Uitspraak
1.Het geding in hoger beroep
2.Feiten
3.Klacht
4.Beoordeling
.
Gerechtshof Amsterdam
In deze zaak heeft klaagster op 19 november 2019 een beroepschrift ingediend tegen de beslissing van de kamer voor gerechtsdeurwaarders te Amsterdam, die op 22 oktober 2019 een klacht van klaagster tegen de gerechtsdeurwaarder ongegrond verklaarde. Klaagster had bezwaar gemaakt tegen de wijze waarop de gerechtsdeurwaarder beslag had gelegd op haar uitkering, zonder toepassing van de beslagvrije voet. De gerechtsdeurwaarder had de beslagvrije voet op nihil gesteld, met verwijzing naar artikel 475e van het Wetboek van Burgerlijke Rechtsvordering (Rv), omdat klaagster geen vast woonadres in Nederland had. Klaagster betwistte dat zij geen recht had op een uitkering en stelde dat de gerechtsdeurwaarder onrechtmatig had gehandeld door beslag te leggen op haar uitkering.

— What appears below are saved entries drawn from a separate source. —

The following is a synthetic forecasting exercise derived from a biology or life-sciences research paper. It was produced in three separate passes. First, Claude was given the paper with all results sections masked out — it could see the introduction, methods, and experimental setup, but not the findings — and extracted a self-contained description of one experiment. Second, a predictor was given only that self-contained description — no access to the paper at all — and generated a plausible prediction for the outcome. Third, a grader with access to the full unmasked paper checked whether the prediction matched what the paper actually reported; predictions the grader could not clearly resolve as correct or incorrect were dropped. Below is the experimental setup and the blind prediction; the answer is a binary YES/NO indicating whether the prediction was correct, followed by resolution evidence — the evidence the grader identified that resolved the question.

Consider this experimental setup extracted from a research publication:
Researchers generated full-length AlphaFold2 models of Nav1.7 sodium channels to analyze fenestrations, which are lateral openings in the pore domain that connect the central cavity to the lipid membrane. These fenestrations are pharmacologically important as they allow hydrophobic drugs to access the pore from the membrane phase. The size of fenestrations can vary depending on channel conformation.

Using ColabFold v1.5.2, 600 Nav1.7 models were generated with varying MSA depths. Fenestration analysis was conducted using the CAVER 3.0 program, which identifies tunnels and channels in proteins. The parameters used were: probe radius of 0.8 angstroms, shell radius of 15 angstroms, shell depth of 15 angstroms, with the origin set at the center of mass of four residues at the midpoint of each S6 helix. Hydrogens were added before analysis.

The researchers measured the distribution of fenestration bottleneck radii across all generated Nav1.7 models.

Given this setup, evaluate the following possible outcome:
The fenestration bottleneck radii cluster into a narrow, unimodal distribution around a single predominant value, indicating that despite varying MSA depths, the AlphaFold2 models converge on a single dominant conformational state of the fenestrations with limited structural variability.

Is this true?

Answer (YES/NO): NO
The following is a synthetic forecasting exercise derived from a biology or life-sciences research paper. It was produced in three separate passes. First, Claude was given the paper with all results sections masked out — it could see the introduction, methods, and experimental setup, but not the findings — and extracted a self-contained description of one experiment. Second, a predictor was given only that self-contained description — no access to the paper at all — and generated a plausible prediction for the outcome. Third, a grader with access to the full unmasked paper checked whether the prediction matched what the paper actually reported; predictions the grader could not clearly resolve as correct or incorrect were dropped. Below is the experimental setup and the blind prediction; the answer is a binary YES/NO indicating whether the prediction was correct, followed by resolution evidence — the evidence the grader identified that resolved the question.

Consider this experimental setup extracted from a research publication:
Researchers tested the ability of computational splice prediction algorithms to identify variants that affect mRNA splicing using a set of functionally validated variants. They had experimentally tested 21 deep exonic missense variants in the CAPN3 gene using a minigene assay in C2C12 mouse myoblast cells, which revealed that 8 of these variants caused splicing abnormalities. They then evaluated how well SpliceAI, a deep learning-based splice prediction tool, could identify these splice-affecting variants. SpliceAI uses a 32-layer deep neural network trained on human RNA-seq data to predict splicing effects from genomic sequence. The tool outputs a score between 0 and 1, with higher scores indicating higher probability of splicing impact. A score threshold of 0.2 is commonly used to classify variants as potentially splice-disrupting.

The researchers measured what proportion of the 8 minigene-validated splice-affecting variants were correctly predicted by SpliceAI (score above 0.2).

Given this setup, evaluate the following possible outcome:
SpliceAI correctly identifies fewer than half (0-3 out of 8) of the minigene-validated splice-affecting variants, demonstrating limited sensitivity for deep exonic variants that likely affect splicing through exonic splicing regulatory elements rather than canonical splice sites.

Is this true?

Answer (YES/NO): YES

Tijdens de behandeling van de zaak op 8 oktober 2020 is de gerechtsdeurwaarder verschenen, maar klaagster was niet aanwezig. Het hof heeft de feiten vastgesteld zoals deze door de kamer waren vastgesteld en heeft de klacht opnieuw in volle omvang beoordeeld. Het hof oordeelde dat de gerechtsdeurwaarder niet onrechtmatig had gehandeld bij de beslaglegging, omdat hij beschikte over een titel die voor tenuitvoerlegging vatbaar was. Echter, het hof kwam tot de conclusie dat de gerechtsdeurwaarder ten onrechte de beslagvrije voet op nihil had gesteld, omdat er onvoldoende bewijs was dat klaagster zich buiten Nederland bevond op het moment van beslaglegging.
Het hof heeft de beslissing van de kamer vernietigd voor zover het klachtonderdeel over de beslagvrije voet betreft, en heeft de gerechtsdeurwaarder de maatregel van waarschuwing opgelegd. Daarnaast is de gerechtsdeurwaarder veroordeeld tot betaling van de kosten van klaagster in hoger beroep, bestaande uit € 50,- aan griffierecht. De beslissing is openbaar uitgesproken op 22 december 2020.